### Short problem 1:
Update the rows below by replacing "camera" with "viewer" and changing nothing else. Leave the pictures out of your reply.

★ ★ ★ ★ ★ ★ ★

I tried to weigh things out earlier and was not surprised
that the cons were much longer on paper than I had thought. However, I believe
the upside outweighed the downside, somehow. This relationship is actually safer than I had expected.
(Alright, time out! I have
no idea what I was thinking when I was writing this. I do not favor long
distance relationships just because I am the type of person who, who, who,
misses easily. And I don’t know. Maybe physical presence is the strongest
assurance a human could give to me when it comes to this. Some people could
handle this, but I don’t think I’m that brave to get into something like this.
Somebody told me once it’s a way of testing faithfulness, and that sooner or
later, I’d experience it too. Imagine my horrified face while convincing her it
would not happen to me. Ever. Haha. Sometimes, I could be a kid. But hey. Being
far from your partner is not biblical. How could the wife be her husband’s
“helper” through chat or calls? Just say I love you and that’s it? Well, it’s
not prohibited either, but then again, some people could handle this for a
given period of time, but not everybody can. Ah, what am I saying, I’m
interrupting my own post! Continue, please.)
Having said all these, I assume my thoughts on this matter
are made clear. Yes, I am pro-long distance relationships, and actually, I even
am in one right now (Yes, you read that
right. Sorry I was not able to tell you.) Could you actually believe that?
I tend to shrug off the remarks I get when my friends at school badger me with
questions as to why I decided to go for a fish at the far ocean, over the
swimming fishes that are swimming right in my very own fish pond. But what
could I do?
Destiny. I do believe in that. It is a belief I had held on
for so long that I do not ever wish of letting go.
His name is…
_______________________________________________________________________________
I am terribly sorry.
When I encoded this, I stopped half-way through. And now that I have the time
to continue encoding this, I LOST the draft. Trust me when I say my papers have
legs. -___-
This is too long to let go, so I might as well continue this post. I do remember the gist
though, thus I shall go on.
Yes, I am in a long distance relationship.
He’s in the future.

★ ★ ★ ★ ★ ★ ★

### Short problem 2:
Output the passage of the post on long-distance relationships starting with "Destiny. I do" and going on through "in the future.", copied verbatim.

★ ★ ★ ★ ★ ★ ★

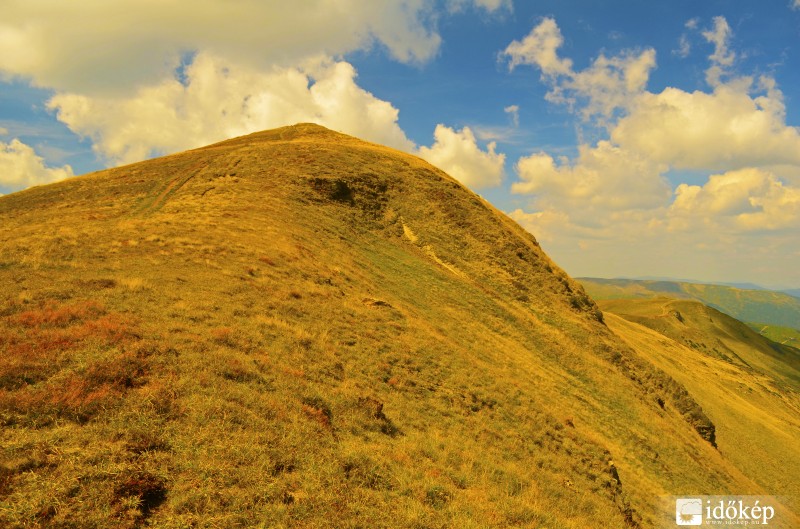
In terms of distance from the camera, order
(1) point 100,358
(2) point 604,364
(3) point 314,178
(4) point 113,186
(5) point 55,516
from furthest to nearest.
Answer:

★ ★ ★ ★ ★ ★ ★

### Response 1:
In terms of distance from the viewer, order
(1) point 100,358
(2) point 604,364
(3) point 314,178
(4) point 113,186
(5) point 55,516
from furthest to nearest.
Answer:

### Response 2:
Destiny. I do believe in that. It is a belief I had held on
for so long that I do not ever wish of letting go.
His name is…
_______________________________________________________________________________
I am terribly sorry.
When I encoded this, I stopped half-way through. And now that I have the time
to continue encoding this, I LOST the draft. Trust me when I say my papers have
legs. -___-
This is too long to let go, so I might as well continue this post. I do remember the gist
though, thus I shall go on.
Yes, I am in a long distance relationship.
He’s in the future.